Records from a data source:
****
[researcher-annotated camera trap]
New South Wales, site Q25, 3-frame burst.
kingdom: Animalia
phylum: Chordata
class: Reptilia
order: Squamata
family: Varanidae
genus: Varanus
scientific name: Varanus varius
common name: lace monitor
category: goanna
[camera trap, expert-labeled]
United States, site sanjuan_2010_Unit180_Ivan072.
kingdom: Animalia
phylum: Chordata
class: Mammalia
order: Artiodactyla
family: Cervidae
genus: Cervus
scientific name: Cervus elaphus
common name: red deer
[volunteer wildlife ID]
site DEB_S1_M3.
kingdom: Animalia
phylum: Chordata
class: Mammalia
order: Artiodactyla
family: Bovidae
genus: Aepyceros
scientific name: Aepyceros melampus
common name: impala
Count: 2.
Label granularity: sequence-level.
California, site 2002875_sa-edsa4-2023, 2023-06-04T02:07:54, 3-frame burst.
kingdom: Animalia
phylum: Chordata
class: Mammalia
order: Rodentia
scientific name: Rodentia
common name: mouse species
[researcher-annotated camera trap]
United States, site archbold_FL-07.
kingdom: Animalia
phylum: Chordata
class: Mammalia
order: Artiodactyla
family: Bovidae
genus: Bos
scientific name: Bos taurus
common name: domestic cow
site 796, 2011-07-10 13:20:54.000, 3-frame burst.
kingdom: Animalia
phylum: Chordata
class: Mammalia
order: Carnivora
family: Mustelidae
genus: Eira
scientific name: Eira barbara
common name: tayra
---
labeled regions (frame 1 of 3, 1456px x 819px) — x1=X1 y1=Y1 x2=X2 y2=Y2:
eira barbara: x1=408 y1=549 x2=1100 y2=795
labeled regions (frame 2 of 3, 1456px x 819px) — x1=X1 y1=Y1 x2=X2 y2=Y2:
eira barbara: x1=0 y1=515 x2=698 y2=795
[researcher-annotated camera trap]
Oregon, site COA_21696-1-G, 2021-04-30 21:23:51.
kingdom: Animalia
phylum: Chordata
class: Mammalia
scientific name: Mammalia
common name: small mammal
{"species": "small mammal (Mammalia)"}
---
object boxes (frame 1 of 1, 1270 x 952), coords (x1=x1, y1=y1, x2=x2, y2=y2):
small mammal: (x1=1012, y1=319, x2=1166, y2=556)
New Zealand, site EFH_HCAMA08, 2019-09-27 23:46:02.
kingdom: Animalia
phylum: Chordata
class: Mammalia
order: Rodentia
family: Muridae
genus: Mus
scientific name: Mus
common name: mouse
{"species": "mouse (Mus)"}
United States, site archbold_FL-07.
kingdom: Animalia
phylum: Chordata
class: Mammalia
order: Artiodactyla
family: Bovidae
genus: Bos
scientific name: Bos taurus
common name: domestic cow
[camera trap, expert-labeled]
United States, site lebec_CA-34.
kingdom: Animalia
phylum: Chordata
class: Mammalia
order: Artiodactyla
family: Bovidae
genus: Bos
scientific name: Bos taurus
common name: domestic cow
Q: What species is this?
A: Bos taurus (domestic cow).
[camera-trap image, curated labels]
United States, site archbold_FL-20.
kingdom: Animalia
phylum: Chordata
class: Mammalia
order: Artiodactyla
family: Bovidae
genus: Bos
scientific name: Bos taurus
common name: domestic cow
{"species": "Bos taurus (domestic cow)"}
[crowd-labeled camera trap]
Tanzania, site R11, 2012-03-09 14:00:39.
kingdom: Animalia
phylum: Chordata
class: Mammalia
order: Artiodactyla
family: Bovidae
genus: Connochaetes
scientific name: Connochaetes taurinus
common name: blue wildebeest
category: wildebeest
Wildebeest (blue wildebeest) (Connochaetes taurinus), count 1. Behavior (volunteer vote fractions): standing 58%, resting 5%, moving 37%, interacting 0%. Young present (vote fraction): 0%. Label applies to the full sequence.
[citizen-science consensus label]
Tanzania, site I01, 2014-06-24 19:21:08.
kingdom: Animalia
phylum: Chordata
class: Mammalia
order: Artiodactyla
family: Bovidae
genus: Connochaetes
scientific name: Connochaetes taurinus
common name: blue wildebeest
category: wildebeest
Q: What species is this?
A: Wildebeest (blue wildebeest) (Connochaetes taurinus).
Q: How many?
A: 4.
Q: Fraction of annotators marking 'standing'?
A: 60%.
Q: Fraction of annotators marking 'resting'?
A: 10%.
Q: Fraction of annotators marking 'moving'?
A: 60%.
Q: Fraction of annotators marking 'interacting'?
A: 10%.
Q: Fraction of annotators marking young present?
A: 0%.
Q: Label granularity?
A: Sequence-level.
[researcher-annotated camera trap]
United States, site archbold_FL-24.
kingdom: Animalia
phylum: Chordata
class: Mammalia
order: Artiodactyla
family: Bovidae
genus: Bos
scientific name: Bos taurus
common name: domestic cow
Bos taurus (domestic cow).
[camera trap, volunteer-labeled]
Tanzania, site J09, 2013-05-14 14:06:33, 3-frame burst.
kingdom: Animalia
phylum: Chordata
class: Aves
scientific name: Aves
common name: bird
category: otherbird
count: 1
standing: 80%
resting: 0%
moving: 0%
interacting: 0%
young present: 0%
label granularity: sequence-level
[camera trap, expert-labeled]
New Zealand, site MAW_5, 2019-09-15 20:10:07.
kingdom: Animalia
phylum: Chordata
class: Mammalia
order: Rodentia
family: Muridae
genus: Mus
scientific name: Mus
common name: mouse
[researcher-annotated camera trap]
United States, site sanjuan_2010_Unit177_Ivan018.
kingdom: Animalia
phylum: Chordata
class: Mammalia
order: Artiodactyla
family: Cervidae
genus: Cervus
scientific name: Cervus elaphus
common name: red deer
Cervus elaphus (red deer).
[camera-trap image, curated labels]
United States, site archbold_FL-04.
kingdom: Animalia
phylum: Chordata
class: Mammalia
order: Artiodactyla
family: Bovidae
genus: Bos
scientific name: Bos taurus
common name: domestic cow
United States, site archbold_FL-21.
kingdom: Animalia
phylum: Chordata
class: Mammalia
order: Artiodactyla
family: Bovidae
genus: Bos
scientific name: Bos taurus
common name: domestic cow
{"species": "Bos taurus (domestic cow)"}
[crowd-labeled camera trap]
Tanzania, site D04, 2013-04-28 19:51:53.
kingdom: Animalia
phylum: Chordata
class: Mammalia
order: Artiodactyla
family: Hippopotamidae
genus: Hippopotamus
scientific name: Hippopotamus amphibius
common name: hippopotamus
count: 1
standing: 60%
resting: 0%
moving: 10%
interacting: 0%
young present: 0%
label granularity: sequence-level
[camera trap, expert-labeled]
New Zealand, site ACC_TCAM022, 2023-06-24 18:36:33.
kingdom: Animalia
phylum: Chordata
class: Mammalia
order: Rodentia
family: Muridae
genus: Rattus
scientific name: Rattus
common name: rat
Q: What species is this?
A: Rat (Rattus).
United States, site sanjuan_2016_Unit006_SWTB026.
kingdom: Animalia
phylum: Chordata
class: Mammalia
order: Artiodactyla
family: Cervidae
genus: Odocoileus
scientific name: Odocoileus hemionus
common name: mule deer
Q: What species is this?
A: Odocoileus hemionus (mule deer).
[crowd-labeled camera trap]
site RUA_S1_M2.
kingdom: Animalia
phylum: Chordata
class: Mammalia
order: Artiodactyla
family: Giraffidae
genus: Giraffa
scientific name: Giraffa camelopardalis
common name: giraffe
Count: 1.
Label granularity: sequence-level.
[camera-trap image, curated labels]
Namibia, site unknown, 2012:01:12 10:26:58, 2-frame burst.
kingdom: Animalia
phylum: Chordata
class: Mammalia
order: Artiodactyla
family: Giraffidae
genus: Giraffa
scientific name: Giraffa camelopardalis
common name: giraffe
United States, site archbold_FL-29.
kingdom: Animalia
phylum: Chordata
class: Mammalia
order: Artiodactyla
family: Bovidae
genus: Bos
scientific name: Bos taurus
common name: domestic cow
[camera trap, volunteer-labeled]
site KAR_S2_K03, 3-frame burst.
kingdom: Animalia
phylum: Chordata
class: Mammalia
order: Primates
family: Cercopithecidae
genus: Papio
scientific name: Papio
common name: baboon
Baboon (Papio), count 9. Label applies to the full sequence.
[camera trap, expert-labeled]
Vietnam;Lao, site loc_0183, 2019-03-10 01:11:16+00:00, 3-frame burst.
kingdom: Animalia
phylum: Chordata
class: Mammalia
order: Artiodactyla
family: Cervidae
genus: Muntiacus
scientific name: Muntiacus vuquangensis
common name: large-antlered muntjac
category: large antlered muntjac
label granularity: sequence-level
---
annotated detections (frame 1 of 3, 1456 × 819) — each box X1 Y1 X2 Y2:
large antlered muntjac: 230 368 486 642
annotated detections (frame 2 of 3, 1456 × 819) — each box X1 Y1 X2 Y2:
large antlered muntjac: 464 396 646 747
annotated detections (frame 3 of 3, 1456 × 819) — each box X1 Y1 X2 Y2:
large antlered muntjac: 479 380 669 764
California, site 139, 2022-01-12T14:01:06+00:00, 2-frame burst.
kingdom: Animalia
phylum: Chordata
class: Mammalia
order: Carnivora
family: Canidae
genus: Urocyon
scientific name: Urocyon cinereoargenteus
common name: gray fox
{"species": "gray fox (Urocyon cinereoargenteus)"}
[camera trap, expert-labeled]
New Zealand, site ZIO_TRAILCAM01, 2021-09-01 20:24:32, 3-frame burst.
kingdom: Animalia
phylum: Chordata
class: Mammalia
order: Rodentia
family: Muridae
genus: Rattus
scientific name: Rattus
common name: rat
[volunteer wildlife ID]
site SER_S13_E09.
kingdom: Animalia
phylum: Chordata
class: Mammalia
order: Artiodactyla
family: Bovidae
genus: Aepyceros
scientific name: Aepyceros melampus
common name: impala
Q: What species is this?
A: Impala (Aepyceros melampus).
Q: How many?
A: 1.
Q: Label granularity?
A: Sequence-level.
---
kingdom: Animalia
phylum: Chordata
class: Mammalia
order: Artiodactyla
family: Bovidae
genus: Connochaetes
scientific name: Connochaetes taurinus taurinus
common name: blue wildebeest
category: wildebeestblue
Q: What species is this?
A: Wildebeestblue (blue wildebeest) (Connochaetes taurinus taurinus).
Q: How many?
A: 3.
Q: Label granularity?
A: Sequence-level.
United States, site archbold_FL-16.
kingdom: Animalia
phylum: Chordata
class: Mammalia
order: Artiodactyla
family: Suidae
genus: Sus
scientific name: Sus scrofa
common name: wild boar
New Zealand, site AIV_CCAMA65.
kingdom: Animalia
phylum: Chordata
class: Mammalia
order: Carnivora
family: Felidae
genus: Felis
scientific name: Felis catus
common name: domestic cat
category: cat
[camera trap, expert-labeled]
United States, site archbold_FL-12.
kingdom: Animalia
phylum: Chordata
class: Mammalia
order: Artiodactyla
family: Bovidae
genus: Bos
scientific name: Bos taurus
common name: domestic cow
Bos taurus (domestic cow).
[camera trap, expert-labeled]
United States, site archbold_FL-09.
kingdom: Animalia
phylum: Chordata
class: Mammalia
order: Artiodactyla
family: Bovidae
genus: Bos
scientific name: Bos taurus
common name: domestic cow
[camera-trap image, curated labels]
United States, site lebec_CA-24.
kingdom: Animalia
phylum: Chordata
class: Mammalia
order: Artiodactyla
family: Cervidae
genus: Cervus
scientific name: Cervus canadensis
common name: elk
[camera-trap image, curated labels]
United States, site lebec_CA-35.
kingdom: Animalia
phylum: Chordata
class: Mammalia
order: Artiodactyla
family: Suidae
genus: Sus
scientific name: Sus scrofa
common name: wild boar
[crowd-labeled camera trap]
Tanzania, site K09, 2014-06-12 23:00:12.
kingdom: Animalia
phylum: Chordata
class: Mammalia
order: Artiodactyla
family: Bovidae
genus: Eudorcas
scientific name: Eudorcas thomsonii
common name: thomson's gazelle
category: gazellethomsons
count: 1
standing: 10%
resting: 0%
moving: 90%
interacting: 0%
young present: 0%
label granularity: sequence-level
****
Requirement => Would you please reproduce the records above exactly, only from their first line through the line holding "2023-06-04T02:07:54, 3-frame burst.", with both ends included?

Answer for this exercise =>
[researcher-annotated camera trap]
New South Wales, site Q25, 3-frame burst.
kingdom: Animalia
phylum: Chordata
class: Reptilia
order: Squamata
family: Varanidae
genus: Varanus
scientific name: Varanus varius
common name: lace monitor
category: goanna
[camera trap, expert-labeled]
United States, site sanjuan_2010_Unit180_Ivan072.
kingdom: Animalia
phylum: Chordata
class: Mammalia
order: Artiodactyla
family: Cervidae
genus: Cervus
scientific name: Cervus elaphus
common name: red deer
[volunteer wildlife ID]
site DEB_S1_M3.
kingdom: Animalia
phylum: Chordata
class: Mammalia
order: Artiodactyla
family: Bovidae
genus: Aepyceros
scientific name: Aepyceros melampus
common name: impala
Count: 2.
Label granularity: sequence-level.
California, site 2002875_sa-edsa4-2023, 2023-06-04T02:07:54, 3-frame burst.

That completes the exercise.